■ Records from a dataset ■

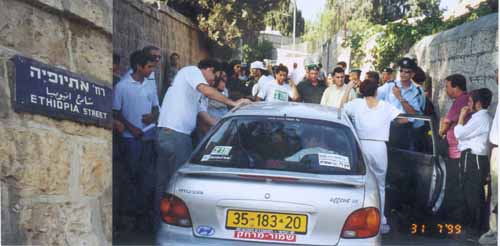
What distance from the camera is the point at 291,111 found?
518 centimetres

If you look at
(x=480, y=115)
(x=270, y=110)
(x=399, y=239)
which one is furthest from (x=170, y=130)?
(x=480, y=115)

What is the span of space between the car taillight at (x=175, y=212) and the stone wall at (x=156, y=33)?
505cm

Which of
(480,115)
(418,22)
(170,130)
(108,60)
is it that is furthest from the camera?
(418,22)

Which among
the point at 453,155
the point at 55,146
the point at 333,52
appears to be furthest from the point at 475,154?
the point at 333,52

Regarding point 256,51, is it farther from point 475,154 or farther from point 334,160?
point 334,160

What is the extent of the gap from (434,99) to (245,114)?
682 centimetres

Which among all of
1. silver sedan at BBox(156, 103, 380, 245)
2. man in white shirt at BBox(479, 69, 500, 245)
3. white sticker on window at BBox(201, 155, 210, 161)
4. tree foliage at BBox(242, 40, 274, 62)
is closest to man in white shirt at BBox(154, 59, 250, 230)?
white sticker on window at BBox(201, 155, 210, 161)

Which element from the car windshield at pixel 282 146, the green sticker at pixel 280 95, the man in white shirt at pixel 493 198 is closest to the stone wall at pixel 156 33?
the green sticker at pixel 280 95

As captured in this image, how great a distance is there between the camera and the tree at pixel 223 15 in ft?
54.4

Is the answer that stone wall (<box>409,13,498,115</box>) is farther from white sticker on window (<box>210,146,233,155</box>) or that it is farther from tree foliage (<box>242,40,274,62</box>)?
tree foliage (<box>242,40,274,62</box>)

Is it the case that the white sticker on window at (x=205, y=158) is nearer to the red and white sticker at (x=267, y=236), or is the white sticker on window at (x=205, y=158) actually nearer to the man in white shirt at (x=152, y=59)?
the red and white sticker at (x=267, y=236)

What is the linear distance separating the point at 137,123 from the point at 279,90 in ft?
12.3

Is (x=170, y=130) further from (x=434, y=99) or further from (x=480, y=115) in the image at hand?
(x=434, y=99)

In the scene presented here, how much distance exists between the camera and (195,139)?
6.58m
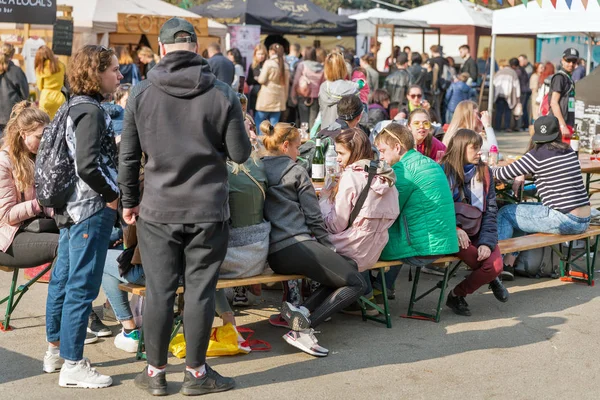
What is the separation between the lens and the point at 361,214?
204 inches

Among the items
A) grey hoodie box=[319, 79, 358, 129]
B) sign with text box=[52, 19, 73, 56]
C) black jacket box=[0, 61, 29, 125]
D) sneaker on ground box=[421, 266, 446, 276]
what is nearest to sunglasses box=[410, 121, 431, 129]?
sneaker on ground box=[421, 266, 446, 276]

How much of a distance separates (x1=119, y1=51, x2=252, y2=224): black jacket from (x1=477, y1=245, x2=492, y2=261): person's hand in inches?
94.5

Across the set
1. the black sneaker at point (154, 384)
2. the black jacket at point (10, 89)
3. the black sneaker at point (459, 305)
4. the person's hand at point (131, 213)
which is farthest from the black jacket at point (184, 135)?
Result: the black jacket at point (10, 89)

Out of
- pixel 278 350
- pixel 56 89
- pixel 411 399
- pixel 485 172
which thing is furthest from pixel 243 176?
pixel 56 89

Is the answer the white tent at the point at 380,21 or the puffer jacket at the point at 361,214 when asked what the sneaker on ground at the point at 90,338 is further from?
the white tent at the point at 380,21

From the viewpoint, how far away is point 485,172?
6105 mm

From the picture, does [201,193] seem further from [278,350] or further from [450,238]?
[450,238]

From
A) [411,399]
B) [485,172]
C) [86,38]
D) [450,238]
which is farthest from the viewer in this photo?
[86,38]

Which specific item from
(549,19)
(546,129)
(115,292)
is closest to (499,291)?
(546,129)

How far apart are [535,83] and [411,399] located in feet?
54.9

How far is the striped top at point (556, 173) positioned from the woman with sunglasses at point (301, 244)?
2.22 m

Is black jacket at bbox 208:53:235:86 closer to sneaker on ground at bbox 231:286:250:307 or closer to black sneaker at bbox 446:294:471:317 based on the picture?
sneaker on ground at bbox 231:286:250:307

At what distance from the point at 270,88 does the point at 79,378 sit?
9.69 metres

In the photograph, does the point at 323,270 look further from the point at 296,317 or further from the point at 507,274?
the point at 507,274
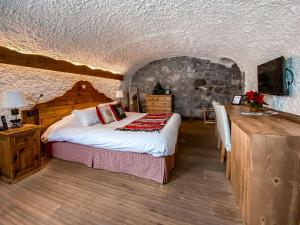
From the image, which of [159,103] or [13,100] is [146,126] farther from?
[159,103]

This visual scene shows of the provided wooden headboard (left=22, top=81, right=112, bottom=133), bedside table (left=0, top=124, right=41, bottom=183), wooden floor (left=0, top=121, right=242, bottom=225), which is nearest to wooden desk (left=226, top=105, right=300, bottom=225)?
wooden floor (left=0, top=121, right=242, bottom=225)

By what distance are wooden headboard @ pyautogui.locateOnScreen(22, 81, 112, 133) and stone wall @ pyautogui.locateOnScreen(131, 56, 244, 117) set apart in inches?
94.6

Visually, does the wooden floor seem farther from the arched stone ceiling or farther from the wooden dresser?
the wooden dresser

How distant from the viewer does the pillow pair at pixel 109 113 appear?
128 inches

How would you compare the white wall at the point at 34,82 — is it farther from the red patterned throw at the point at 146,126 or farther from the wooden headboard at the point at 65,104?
the red patterned throw at the point at 146,126

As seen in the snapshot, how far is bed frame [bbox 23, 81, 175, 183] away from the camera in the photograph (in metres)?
2.22

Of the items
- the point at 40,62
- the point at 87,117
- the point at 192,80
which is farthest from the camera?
the point at 192,80

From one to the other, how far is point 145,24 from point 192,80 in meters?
3.55

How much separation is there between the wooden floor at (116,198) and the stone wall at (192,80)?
11.6 feet

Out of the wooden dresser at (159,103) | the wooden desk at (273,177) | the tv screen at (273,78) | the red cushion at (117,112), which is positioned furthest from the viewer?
the wooden dresser at (159,103)

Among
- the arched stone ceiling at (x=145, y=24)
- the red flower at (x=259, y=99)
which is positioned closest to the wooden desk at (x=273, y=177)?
the red flower at (x=259, y=99)

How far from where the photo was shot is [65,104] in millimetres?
3400

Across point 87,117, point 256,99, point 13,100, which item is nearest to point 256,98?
point 256,99

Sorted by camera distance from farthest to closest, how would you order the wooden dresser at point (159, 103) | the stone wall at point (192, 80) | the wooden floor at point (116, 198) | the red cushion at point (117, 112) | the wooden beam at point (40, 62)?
the wooden dresser at point (159, 103) → the stone wall at point (192, 80) → the red cushion at point (117, 112) → the wooden beam at point (40, 62) → the wooden floor at point (116, 198)
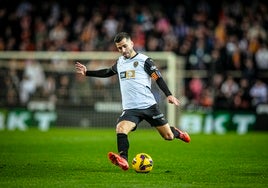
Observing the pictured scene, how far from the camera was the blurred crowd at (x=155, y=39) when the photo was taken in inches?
979

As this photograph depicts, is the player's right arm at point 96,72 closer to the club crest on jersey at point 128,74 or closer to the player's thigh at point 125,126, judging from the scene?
the club crest on jersey at point 128,74

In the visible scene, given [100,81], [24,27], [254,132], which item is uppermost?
[24,27]

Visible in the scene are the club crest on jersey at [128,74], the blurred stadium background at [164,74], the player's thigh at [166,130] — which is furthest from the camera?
the blurred stadium background at [164,74]

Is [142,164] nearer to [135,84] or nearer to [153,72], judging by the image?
[135,84]

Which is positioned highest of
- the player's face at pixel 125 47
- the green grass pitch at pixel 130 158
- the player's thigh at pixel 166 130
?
the player's face at pixel 125 47

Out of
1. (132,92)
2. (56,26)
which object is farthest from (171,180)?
(56,26)

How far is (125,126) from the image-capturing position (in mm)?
11148

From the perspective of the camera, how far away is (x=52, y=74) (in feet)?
83.3

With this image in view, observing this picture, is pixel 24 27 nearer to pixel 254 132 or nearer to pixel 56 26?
pixel 56 26

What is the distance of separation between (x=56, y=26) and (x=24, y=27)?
51.4 inches

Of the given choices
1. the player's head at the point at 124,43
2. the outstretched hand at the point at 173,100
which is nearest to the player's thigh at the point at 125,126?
the outstretched hand at the point at 173,100

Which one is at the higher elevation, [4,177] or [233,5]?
[233,5]

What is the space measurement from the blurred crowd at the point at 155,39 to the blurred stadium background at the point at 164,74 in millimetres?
38

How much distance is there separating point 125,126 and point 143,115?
473mm
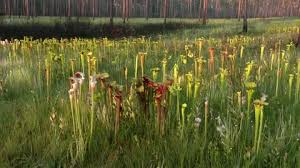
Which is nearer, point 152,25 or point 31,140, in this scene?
point 31,140

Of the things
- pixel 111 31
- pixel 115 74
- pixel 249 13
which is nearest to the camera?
pixel 115 74

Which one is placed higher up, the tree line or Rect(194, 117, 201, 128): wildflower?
the tree line

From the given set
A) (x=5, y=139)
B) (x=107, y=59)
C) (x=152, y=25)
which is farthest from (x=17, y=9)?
(x=5, y=139)

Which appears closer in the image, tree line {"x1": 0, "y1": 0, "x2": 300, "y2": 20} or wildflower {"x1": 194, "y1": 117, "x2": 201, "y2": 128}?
wildflower {"x1": 194, "y1": 117, "x2": 201, "y2": 128}

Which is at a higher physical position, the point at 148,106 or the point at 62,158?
the point at 148,106

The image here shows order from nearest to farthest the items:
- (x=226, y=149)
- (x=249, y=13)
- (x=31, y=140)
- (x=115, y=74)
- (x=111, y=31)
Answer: (x=226, y=149)
(x=31, y=140)
(x=115, y=74)
(x=111, y=31)
(x=249, y=13)

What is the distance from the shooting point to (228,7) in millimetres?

■ Work to do ■
Only the lines from the line bearing "Which one is at" to the end of the listing above, both inclusive, should be extracted verbatim; the pictures are excluded.

■ Answer ■
Which one is at the higher elevation, [4,177] or [233,5]?
[233,5]

What is the space measurement from the blurred crowd at the point at 155,39 to the blurred stadium background at the point at 164,74 in millimetres?
38

How much distance is there separating point 125,126 and point 143,115?
473mm
Which is nearer, point 152,25 or point 31,140, in this scene?
point 31,140

Of the things
- pixel 111 31
- pixel 115 74
- pixel 249 13
which is nearest to the camera?
pixel 115 74

Which one is placed higher up, the tree line or Rect(194, 117, 201, 128): wildflower?
the tree line

From the given set
A) (x=5, y=139)
B) (x=107, y=59)
C) (x=152, y=25)
which is farthest from (x=17, y=9)?
(x=5, y=139)

Which appears closer in the image, tree line {"x1": 0, "y1": 0, "x2": 300, "y2": 20} or wildflower {"x1": 194, "y1": 117, "x2": 201, "y2": 128}?
wildflower {"x1": 194, "y1": 117, "x2": 201, "y2": 128}

Which is at a higher physical position, the point at 148,106 or the point at 62,158?
the point at 148,106

The image here shows order from nearest to farthest the items:
- (x=226, y=149)
- (x=249, y=13)
- (x=31, y=140)
- (x=115, y=74)
- (x=111, y=31)
Answer: (x=226, y=149)
(x=31, y=140)
(x=115, y=74)
(x=111, y=31)
(x=249, y=13)

What is the distance from the shooting point to (228,7) in millimetres?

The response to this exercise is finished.